February 9, 2017

Plus size bra-making… an odyssey!


Once upon a time, a wise woman said “sure I can make clothes, but there’s no way I can make a bra. I’m a 38 H for pete’s sake!”.

Any guesses? Yes, that wise woman was me. I’m not sure why after 6 years of sewing and quitting my day job to focus on it full time I still have categories in my head of “thing I can sew”  – that now includes jeans and swimsuits – and “things I can’t”. It makes no sense! And yet, until recently, the prospect of sewing a bra seemed ludicrous. Part of it was undoubtedly my not insignificant bra needs. Unlike clothing, which mostly just has to encapsulate you and hang on the right bits, bras actually have engineering work to do. And in the case of my Mighty Bosom, pretty advanced level engineering at that. Probably PhD structural engineering at MIT, let’s be honest.

And yet, bras are just sewn garments, with an added metal bit in them. So, when Norma at Orange Lingerie let me know, over one of our regular tasty dinners out in Boston, that she’d be expanding her size range to go up to a J, I knew that my excuses had run out. And when Norma then asked if I’d be the fit model for the 38H, I was officially on board!

#### [Work request A]
In the bra-making post, what size did Norma say her range would now go up to?
#### [Work request B]
Pick up the bra-making post after its last sentence and keep it going.

#### [Source material]

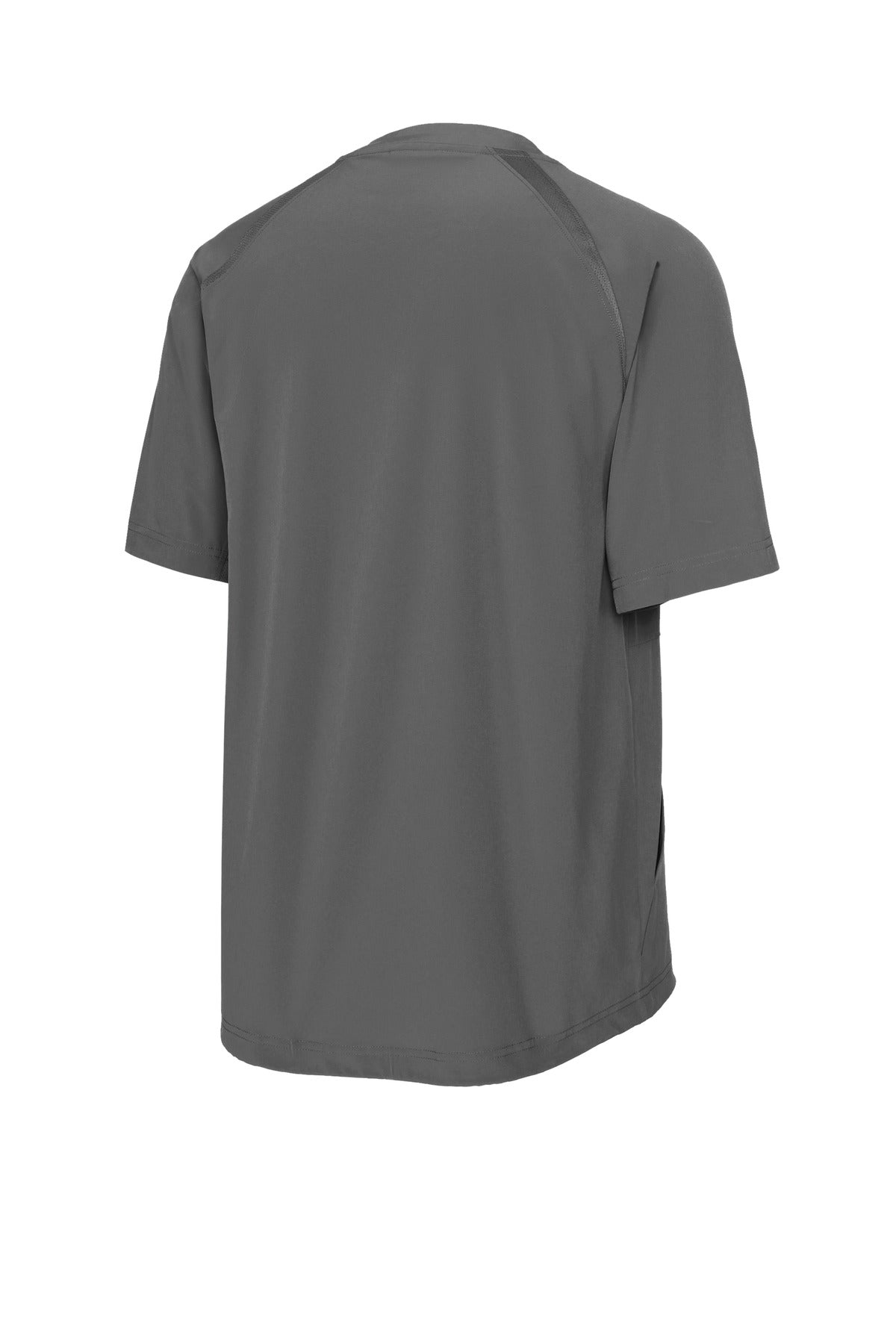 Sport-Tek® Repeat 1/2-Zip Short Sleeve Jacket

#### [Response A]
A J.

#### [Response B]
First up, Norma developed the Marlborough bra extended sizes, and I spent some amusing evenings standing in restaurant bathrooms in the greater Boston area trying on samples. So, I decided to tackle it first, too.

There are two big things to learn when you start sewing bras: construction and fit. I decided to focus on construction first, especially as being the fit model would probably minimize the fit issues (HA! more on that later).

Anyhow, when you’re trying to sew something brand new, I think the “first pancake” philosophy is a good one to go with: the first bra/pancake is going to be tossed in the bin, and that’s OK. It’s best to just give it a go and see how far you’ll make it – and learn lots for next time.

So, here’s my first pancake bra. Not too bad, eh!

OK, so it *looks* pretty good. But trust me, it’s not awesome. I used a kit from Bra Makers Supply but unfortunately the lace was quite shoddy – it has very fragile areas where it is extremely easy to poke holes during the construction process. Hence, this bra is full of holes (and not just the lace ones that are meant to be there, smartypants). Second, when I tried it on, it really flattened the bottom half of my bust, rather than being rounded which is the shape I prefer under my clothes. Quite why it had this effect when none of Norma’s samples did, I know not. Such is the Mystery Of Bras.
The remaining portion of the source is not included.